Tartt’s style, though distinctively her own, resonates with the influences of other novelists. She shares with Dickens a fondness for orphans, grandiose coincidence (“God’s way of remaining anonymous”, as Boris puts it) and the swift, pungent delineation of minor characters. And, like Dickens, she is fascinated by impalpable qualities: innocence, love, value and the way these things are embodied in the tangible world.

Fabritius’s little painted bird; the emerald earrings that once belonged to Theo’s mother, which his fiancée carelessly flings into her bag as though they were loose change; a topaz necklace, left as a despairing love token inside Pippa’s boot: all of these speak of hope, endurance and a kind of defiant aesthetic order – an intriguing reversal of the critique of material acquisitiveness in the Henry James novel The Portrait of a Lady, devastatingly updated in Easton Ellis’s American Psycho.
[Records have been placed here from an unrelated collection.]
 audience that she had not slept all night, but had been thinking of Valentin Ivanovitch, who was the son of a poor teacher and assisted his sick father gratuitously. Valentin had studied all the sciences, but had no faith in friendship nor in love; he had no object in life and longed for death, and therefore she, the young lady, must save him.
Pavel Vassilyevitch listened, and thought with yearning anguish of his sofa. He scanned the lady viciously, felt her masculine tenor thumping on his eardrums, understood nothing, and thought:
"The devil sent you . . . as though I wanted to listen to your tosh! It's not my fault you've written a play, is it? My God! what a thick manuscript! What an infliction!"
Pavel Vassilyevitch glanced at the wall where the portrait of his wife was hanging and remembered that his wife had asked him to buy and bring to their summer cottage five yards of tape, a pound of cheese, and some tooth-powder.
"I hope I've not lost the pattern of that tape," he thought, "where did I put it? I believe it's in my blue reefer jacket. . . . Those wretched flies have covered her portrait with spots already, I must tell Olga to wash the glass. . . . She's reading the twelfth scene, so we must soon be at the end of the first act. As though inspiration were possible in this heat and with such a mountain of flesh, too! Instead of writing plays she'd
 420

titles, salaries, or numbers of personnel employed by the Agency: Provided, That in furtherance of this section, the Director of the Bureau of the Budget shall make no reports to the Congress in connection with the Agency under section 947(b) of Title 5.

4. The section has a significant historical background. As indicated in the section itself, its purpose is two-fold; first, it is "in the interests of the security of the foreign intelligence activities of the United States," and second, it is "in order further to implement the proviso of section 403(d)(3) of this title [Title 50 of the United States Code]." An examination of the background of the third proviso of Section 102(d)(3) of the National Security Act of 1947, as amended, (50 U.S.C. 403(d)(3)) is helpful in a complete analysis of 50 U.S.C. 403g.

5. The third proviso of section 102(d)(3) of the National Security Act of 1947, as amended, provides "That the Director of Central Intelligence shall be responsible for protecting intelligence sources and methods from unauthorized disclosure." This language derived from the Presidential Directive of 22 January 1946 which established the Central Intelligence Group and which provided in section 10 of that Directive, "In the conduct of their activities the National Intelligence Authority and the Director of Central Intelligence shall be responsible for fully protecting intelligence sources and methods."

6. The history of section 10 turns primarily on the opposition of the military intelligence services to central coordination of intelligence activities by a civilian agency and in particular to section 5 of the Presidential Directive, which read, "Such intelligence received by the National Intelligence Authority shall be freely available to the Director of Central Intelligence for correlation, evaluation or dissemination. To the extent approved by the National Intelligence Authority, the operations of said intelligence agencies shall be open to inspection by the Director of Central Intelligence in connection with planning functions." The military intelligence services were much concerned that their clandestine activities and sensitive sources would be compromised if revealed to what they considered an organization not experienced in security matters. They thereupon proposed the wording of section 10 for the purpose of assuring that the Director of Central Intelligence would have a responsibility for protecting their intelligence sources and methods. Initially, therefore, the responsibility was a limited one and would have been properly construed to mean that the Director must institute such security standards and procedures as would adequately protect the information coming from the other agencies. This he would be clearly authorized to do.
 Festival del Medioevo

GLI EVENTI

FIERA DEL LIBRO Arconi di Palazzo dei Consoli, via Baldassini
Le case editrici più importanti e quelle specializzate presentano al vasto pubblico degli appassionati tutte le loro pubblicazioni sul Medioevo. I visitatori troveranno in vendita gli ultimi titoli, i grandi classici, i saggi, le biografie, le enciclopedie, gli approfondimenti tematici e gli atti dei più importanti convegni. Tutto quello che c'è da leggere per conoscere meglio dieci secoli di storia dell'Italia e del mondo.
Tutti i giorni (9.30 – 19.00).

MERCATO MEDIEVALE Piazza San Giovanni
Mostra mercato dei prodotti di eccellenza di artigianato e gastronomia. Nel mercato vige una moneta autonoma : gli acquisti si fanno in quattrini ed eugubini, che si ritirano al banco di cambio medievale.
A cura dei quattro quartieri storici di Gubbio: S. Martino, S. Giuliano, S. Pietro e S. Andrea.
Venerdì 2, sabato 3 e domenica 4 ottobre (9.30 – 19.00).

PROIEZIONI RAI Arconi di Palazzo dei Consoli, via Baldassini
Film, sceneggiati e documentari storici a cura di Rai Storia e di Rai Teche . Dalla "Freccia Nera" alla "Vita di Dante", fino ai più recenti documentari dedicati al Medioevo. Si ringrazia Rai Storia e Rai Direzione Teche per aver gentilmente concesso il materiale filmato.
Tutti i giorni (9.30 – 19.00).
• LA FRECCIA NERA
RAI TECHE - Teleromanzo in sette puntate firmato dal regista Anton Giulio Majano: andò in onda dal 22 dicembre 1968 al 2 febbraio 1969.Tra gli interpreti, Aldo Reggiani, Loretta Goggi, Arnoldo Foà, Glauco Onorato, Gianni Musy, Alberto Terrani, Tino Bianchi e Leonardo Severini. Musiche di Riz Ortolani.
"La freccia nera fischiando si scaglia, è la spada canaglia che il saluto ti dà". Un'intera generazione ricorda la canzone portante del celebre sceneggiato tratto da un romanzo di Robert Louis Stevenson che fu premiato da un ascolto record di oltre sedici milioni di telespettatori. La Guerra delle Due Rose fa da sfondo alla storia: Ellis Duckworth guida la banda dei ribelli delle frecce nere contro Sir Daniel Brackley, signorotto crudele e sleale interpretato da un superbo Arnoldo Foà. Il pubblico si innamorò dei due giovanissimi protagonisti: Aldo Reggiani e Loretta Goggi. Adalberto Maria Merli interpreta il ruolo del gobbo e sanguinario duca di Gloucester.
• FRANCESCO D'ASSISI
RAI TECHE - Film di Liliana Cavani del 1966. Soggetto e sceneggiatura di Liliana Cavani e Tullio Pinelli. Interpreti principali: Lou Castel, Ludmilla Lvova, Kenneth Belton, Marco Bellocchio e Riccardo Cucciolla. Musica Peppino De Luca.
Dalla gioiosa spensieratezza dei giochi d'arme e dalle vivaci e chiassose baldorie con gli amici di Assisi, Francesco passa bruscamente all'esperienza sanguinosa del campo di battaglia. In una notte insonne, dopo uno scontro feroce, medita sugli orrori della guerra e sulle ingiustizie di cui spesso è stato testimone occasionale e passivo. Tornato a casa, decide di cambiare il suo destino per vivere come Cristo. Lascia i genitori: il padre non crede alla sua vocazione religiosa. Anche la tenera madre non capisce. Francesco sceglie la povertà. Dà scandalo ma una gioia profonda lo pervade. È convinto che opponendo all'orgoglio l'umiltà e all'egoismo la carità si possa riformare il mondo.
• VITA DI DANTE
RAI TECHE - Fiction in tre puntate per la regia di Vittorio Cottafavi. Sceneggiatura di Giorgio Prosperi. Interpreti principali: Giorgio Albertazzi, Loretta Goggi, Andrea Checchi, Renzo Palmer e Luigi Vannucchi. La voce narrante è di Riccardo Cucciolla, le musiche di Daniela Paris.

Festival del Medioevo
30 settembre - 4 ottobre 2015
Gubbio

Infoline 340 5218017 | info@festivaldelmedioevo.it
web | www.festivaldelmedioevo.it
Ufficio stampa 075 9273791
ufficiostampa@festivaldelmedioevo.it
J K Rowling is a more surprising influence, although bookish children are one of Tartt’s leitmotifs. In The Goldfinch, Theo is nicknamed “Potter” by Boris because of his spectacles; and the novel’s transcendent moment, in which Theo, in extremis, dreams of seeing his dead mother reflected in a mirror, echoes the moment when Harry Potter sees his parents in the Mirror of Erised.

The Goldfinch is without doubt a beguiling novel. It is smart – in both the American and the British senses of that word – brilliantly readable, thrilling and touching. It contains some ravishingly beautiful writing about objects and about cities; New York and Amsterdam appear as characters in their own right. But there is a sense – engendered, perhaps, by the sheer length of time between novels – that Tartt’s ambition extends beyond the writing of very stylish, engaging and literate bestsellers. If that is the case, it will be interesting to see what she comes up with in ten years’ time.